[Start of Attachment]

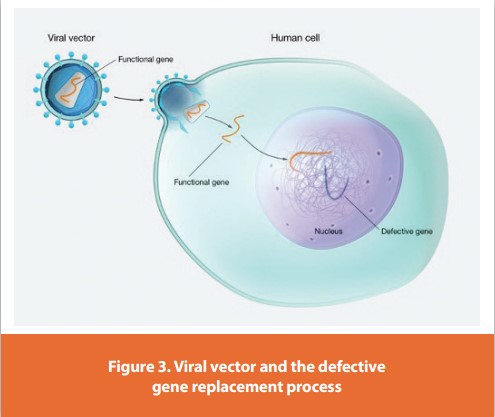 Viral vector

Human cell

Functional gene

Functional gene

Nucleus

Defective gene

Figure 3. Viral vector and the defective gene replacement process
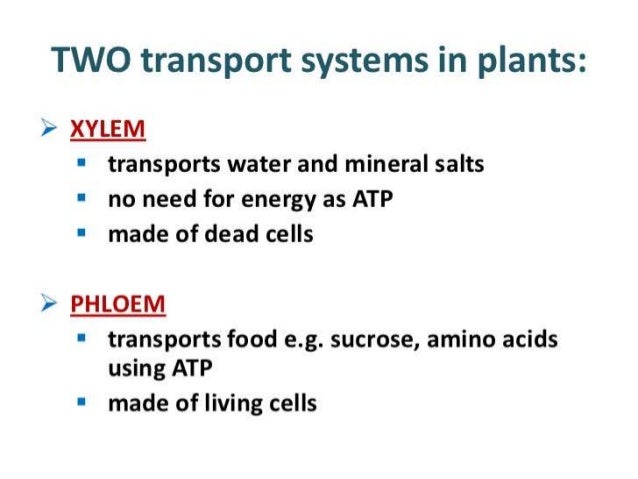 TWO transport systems in plants:

➢ XYLEM
▪ transports water and mineral salts
▪ no need for energy as ATP
▪ made of dead cells

➢ PHLOEM
▪ transports food e.g. sucrose, amino acids using ATP
▪ made of living cells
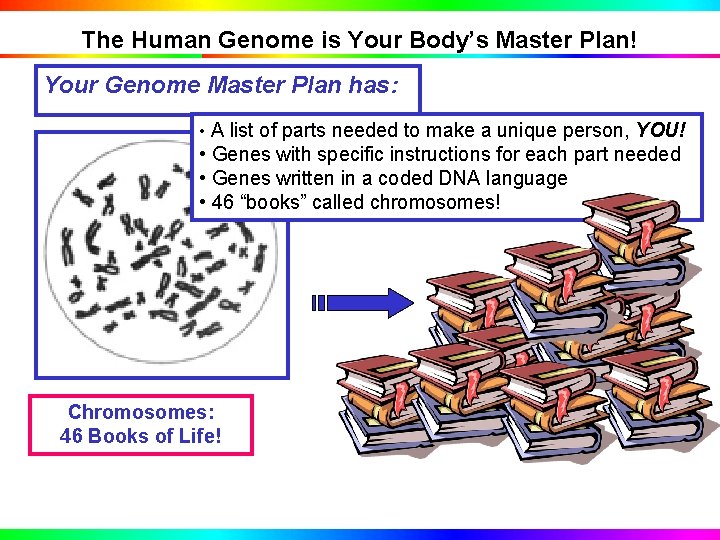 The Human Genome is Your Body's Master Plan!

Your Genome Master Plan has:

• A list of parts needed to make a unique person, YOU!
• Genes with specific instructions for each part needed
• Genes written in a coded DNA language
• 46 "books" called chromosomes!

Chromosomes:
46 Books of Life!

[End of Attachment]

The reply must consist of the records, repeated exactly, minus any images.

 Viral vector

Human cell

Functional gene

Functional gene

Nucleus

Defective gene

Figure 3. Viral vector and the defective gene replacement process
 TWO transport systems in plants:

➢ XYLEM
▪ transports water and mineral salts
▪ no need for energy as ATP
▪ made of dead cells

➢ PHLOEM
▪ transports food e.g. sucrose, amino acids using ATP
▪ made of living cells
 The Human Genome is Your Body's Master Plan!

Your Genome Master Plan has:

• A list of parts needed to make a unique person, YOU!
• Genes with specific instructions for each part needed
• Genes written in a coded DNA language
• 46 "books" called chromosomes!

Chromosomes:
46 Books of Life!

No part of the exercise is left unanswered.